Eğer günümüzde demokrasi ve ulusal birlik adı altında gündem değiştirip Dersim’i politik malzeme yapıp da akıtılan 60bin Dersimli mazlumların kanı üzerinde oy depolamaya çalışırlarsa çok fena yanılacaklar. Lafla pilavın pişmediğini artık ahırdaki eşek bile farkındadır. Bel sıvazlamakla eski klasik tarzlı politikalar da artık para etmez. Pratik adımlar ve uygulamalar önemlidir. Bu devletin geleneksel politikası, 86 yıl boyunca Aleviler yarayı kaşıyorlar diye diye hep bu kesim baskı altına alınarak töhmet altında tutuldu. Peki ne oldu? Dersim soykırımı hakkında kemalizme dil uzatanlar, hain ilan edilip kurşunlara ve faili meçhullere gönderildiler. Dersim katliamı, artık kemalizmin maskesini düşürmüştür. Bugün en azgın milliyetçi bile kemalizmin, Dersim hakkında uyguladığı katliamı bir soykırım olarak nitelemektedir. Bu devletin, Dersim hakkında uyguladığı kararlar arşivlerde ciltler halindedir. Bu alanda katliamı yaşayanlar veya uygulayanlar, kendi anılarında dillendirdikleridir. Bir kısmı da, bu katliamdan utanarak anılarında yer vermekten kaçınırlar. Demek ki bu alanda insanî olmayan olayların yaşandığı da bir gerçektir. Asıl karanlık gerçekler genel kurmay başkanlığının karanlık mahzenlerinde saklıdır. Bu arşivlerin imha edilmesi muhtemeli de büyüktür.
Bir halkı korkutup susturabilirler ama tarihi çarpıtamazlar. Tarih sayfaları bundan sonra yazılacak!
Dersim’in Bilinmeyen Gerçek Yüzü
(Sosyo- Antropolojik Bir Araştırma)
YORUMLAR
sosyologca
Yazınızı beğeniyle okudum.
Tunceli bu ülkedeki 81 ilin içinde en çok okuryazara sahip olmasıyla ne kadar duyarlı ve çağdaş bir gelişmeden yana olduğunun bir göstergesi… Ülke için demokrat kimlik ve Atatürk ün armağan ettiği bu Cumhuriyete duyarlı olmaları önemlidir.

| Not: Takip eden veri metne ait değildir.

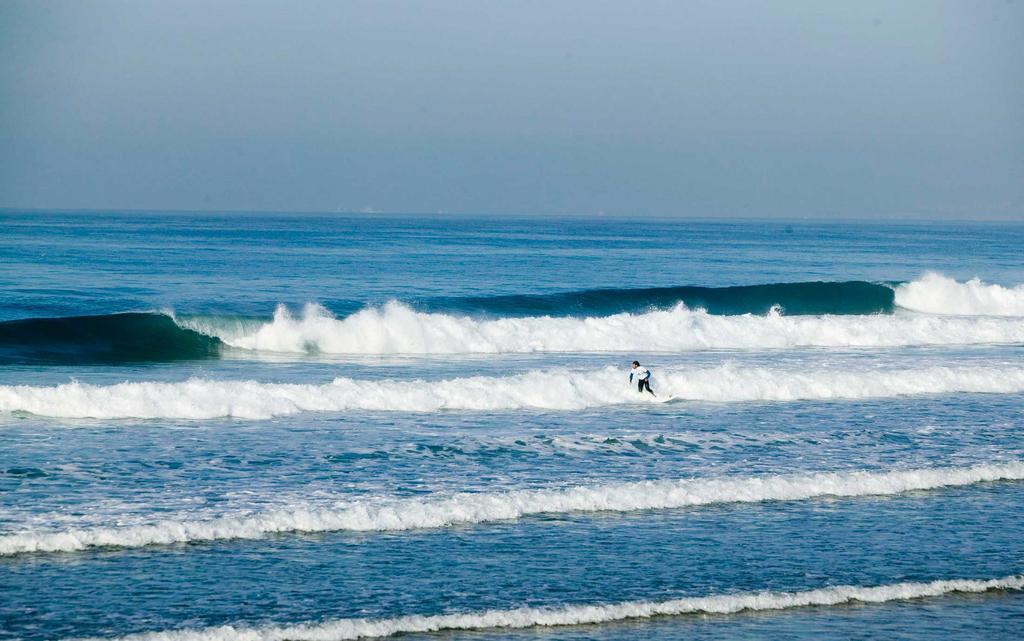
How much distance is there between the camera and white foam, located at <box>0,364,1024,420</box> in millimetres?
18203

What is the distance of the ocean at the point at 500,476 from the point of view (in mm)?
9734

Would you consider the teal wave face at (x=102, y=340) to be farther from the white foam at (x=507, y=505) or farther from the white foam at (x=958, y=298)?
the white foam at (x=958, y=298)

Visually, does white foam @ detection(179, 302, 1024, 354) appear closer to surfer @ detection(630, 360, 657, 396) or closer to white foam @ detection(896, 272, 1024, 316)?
surfer @ detection(630, 360, 657, 396)

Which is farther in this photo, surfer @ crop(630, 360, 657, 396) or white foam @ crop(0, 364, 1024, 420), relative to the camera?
surfer @ crop(630, 360, 657, 396)

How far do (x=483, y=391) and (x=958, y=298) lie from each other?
29583mm

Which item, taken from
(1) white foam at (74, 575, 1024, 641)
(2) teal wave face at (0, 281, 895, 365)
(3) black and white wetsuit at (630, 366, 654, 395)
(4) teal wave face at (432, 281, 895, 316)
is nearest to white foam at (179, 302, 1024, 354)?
(2) teal wave face at (0, 281, 895, 365)

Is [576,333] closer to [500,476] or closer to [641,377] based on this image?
[641,377]

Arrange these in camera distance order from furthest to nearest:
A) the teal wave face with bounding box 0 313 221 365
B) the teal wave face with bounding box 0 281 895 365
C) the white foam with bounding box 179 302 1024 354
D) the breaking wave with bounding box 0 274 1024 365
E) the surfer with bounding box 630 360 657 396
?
1. the white foam with bounding box 179 302 1024 354
2. the breaking wave with bounding box 0 274 1024 365
3. the teal wave face with bounding box 0 281 895 365
4. the teal wave face with bounding box 0 313 221 365
5. the surfer with bounding box 630 360 657 396

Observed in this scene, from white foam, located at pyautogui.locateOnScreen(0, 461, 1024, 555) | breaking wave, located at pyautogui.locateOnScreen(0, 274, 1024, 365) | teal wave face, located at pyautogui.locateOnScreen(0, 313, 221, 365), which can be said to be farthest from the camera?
breaking wave, located at pyautogui.locateOnScreen(0, 274, 1024, 365)

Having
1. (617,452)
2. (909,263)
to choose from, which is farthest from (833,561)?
(909,263)

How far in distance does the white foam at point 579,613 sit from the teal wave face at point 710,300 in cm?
2601

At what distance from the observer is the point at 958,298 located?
43.2 meters

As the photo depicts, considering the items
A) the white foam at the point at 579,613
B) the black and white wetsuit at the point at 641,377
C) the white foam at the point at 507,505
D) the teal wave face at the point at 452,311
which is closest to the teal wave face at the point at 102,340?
the teal wave face at the point at 452,311

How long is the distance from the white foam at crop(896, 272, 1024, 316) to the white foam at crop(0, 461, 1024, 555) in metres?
29.5
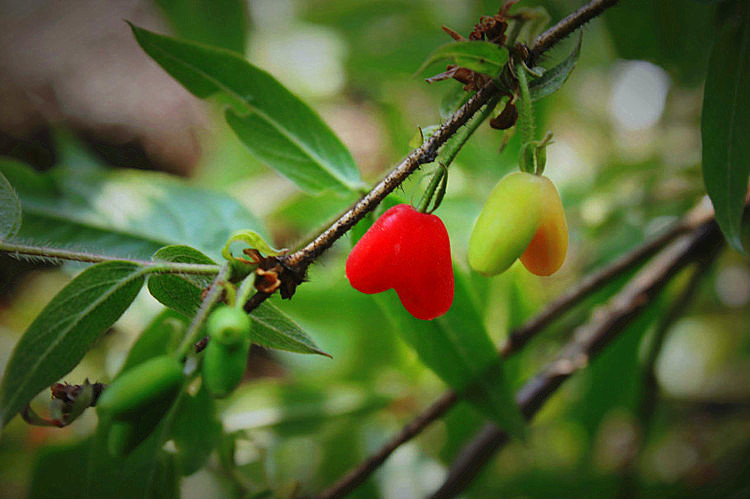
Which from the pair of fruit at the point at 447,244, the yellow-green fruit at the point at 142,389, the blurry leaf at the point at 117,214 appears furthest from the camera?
the blurry leaf at the point at 117,214

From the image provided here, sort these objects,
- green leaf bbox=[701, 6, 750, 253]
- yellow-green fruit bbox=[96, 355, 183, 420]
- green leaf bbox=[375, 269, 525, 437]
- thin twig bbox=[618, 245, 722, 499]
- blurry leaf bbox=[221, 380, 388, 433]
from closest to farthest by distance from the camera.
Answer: yellow-green fruit bbox=[96, 355, 183, 420] < green leaf bbox=[701, 6, 750, 253] < green leaf bbox=[375, 269, 525, 437] < thin twig bbox=[618, 245, 722, 499] < blurry leaf bbox=[221, 380, 388, 433]

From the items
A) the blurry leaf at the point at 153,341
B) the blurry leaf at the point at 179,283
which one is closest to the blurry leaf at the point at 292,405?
the blurry leaf at the point at 153,341

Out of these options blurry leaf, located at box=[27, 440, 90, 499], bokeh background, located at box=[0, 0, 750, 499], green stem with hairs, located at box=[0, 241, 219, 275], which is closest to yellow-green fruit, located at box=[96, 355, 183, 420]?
green stem with hairs, located at box=[0, 241, 219, 275]

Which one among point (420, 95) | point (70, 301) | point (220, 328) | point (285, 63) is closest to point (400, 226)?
point (220, 328)

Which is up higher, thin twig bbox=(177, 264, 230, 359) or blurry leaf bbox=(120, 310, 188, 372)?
blurry leaf bbox=(120, 310, 188, 372)

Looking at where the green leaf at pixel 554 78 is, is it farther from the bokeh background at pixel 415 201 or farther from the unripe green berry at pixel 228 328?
the unripe green berry at pixel 228 328

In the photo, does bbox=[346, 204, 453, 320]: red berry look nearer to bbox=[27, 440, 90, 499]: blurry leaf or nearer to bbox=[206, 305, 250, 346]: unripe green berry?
bbox=[206, 305, 250, 346]: unripe green berry

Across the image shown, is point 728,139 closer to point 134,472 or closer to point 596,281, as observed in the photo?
point 596,281
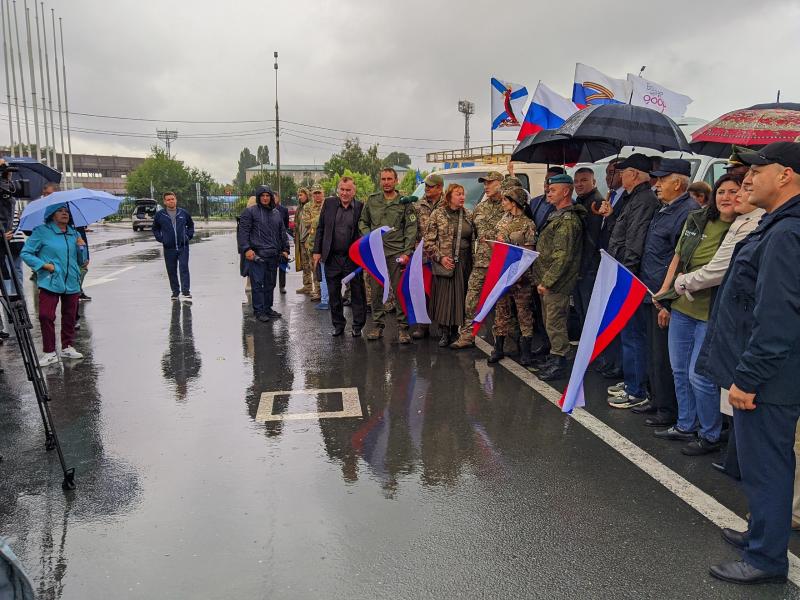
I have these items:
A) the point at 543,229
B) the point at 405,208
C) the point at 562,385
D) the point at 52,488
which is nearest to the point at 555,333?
the point at 562,385

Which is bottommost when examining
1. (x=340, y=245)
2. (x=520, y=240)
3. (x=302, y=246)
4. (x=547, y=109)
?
(x=302, y=246)

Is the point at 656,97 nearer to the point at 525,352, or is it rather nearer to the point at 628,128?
the point at 628,128

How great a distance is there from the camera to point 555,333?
6207 millimetres

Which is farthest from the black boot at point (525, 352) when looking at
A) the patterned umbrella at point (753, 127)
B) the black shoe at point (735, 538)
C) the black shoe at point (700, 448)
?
the black shoe at point (735, 538)

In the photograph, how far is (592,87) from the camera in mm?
10078

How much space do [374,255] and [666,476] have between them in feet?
15.3

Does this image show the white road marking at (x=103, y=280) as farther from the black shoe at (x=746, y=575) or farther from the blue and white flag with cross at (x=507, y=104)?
the black shoe at (x=746, y=575)

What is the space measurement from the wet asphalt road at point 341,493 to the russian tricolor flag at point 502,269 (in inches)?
29.4

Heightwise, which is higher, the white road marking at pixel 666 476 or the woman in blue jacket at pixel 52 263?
the woman in blue jacket at pixel 52 263

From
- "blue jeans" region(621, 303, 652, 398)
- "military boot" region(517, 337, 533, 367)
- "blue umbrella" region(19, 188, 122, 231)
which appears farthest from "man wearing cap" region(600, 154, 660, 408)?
"blue umbrella" region(19, 188, 122, 231)

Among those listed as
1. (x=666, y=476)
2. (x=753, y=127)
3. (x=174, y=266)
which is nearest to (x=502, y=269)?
(x=753, y=127)

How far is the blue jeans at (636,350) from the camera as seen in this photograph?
5469 millimetres

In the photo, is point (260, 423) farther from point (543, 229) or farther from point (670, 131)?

Gelinen bu 21 yy da hala aydınlıklı bilgili ve kültürlü insanı öne çıkarmayıp hala mezhepsel anlamda insanı değerlendiren örümcek kafalılara söyleyecek bir laf bulamıyorum. Bu devirde hala mezheplerle tarikatlarla uğraşanları algılamıyorum. Saygın ve orijinal güzel dinimizi değerlendirdiğimde ne Mübarek Peygamberimizin (S.A.V.), nede onu temsil eden 4 halifenin
Bir mezhebi ve tarikatı yoktur. Bunlar dini çıkar ve amaçlarına uygun olarak halkı yönetmek için Emeviler ve Abbasiler döneminde ki egemen güçlerin ve işbirlikçilerinin dini kendi çıkarları adına getirdikleri farklı yorumlarla halkı yönetme şeklidir.
Bölgeyi bilen bir dosttan Munzur suyunda çıkarılan Alabalıkların yıllar öncesinden Helikopterlerle Amerikalılara sunulmak üzere götürüldüğünü dinlemiştim. Anlıyorum ki bölgenin güzelliklerinden birilerinin yararlanması için orada tüm bu anarşik olaylar süre götürülüyor.
Dilerim bölge organik konumuyla bu ülkenin gelecek kuşaklarına aktarılır.